La ministre de la Justice, Nicole Belloubet, a évoqué samedi l'hypothèse d'un rapatriement des jihadistes français détenus par les Kurdes en Syrie, son entourage réfutant toutefois une rupture avec la position de Paris sur ce dossier sensible.
"Jusqu'aux récentes évolutions, nous pensions à la possibilité de mettre en place avec d'autres Etats européens un tribunal mixte en Irak" pour juger les jihadistes étrangers que leurs pays ne veulent pas reprendre, notamment français. Un tribunal "que nous aurions appuyé", a expliqué la ministre dans les colonnes de Libération.

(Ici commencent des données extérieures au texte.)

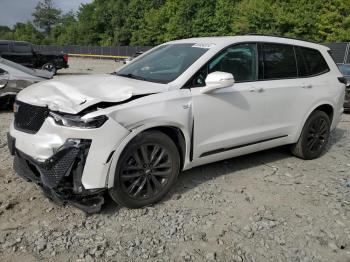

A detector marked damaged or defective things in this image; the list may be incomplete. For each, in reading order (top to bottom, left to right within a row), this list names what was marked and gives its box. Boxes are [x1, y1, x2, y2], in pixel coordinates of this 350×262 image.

broken headlight [48, 111, 107, 129]
crumpled hood [17, 74, 167, 114]
damaged bumper [8, 136, 104, 214]
front-end collision damage [12, 138, 105, 214]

Juger sur place ou rapatrier ?
Mais "la donne a changé", a-t-elle souligné sans plus de détails. "Dans ce cas là, s'il n'est plus possible de les juger sur place, je ne vois pas d'autre solution que de rapatrier ces gens en France. Tout combattant terroriste qui serait rapatrié serait judiciarisé comme nous l'avons toujours fait".
"On ne peut pas prendre le risque d'une dispersion dans la nature", a souligné Mme Belloubet. "On ne va pas avoir cinquante solutions : soit on va les rapatrier car on considère qu'il vaut mieux qu'ils soient sous contrôle français, soit ils s'évaporeront... Avec les risques que cela suscite".
Samedi midi, l'entourage de la ministre a assuré que sa ligne n'a pas changé. "Notre position est constante, nous considérons que les jihadistes doivent être jugés dans les endroits où ils ont commis leurs exactions. C'est pourquoi nous appuyons, avec d'autres Etats européens, le principe de leur jugement en Irak avec l'ensemble des garanties qui s'imposent", a-t-on indiqué.
Mi-décembre, le ministre des Affaires étrangères Jean-Yves Le Drian avait reconnu que la question d'un jugement en Irak n'était "pas réalisable à court terme", en raison notamment de la révolte qui secoue ce pays. Depuis, l'Irak est également devenu un théâtre de l'affrontement entre l'Iran et les Etats-Unis.
Problématiques juridique, factuelle et politique
Le chef de la diplomatie avait déclaré qu'en l'absence de procès réalisables en Irak à court terme, le sort des jihadistes étrangers détenus par les Kurdes relèvera du processus de règlement politique en Syrie sous l'égide de l'ONU. Il avait aussi rappelé la position intangible de la France concernant le sort de ses ressortissants membres du groupe Etat islamique (EI) - leur jugement sur le théâtre où ils ont combattu - et souligné qu'elle était partagée par nombre de pays européens.
Nicole Belloubet juge par ailleurs dans Libération qu'il n'est "pas acceptable" que de très jeunes enfants de jihadistes français soient retenus dans des camps au Kurdistan. Elle met toutefois en avant des questions "juridique" - la nécessité d'obtenir l'accord de la mère pour le rapatriement de l'enfant -, "factuelle" - la situation sur place "ne permet plus" d'aller chercher ces enfants - et "politique", "l'acceptabilité du retour de ces enfants pour nos concitoyens".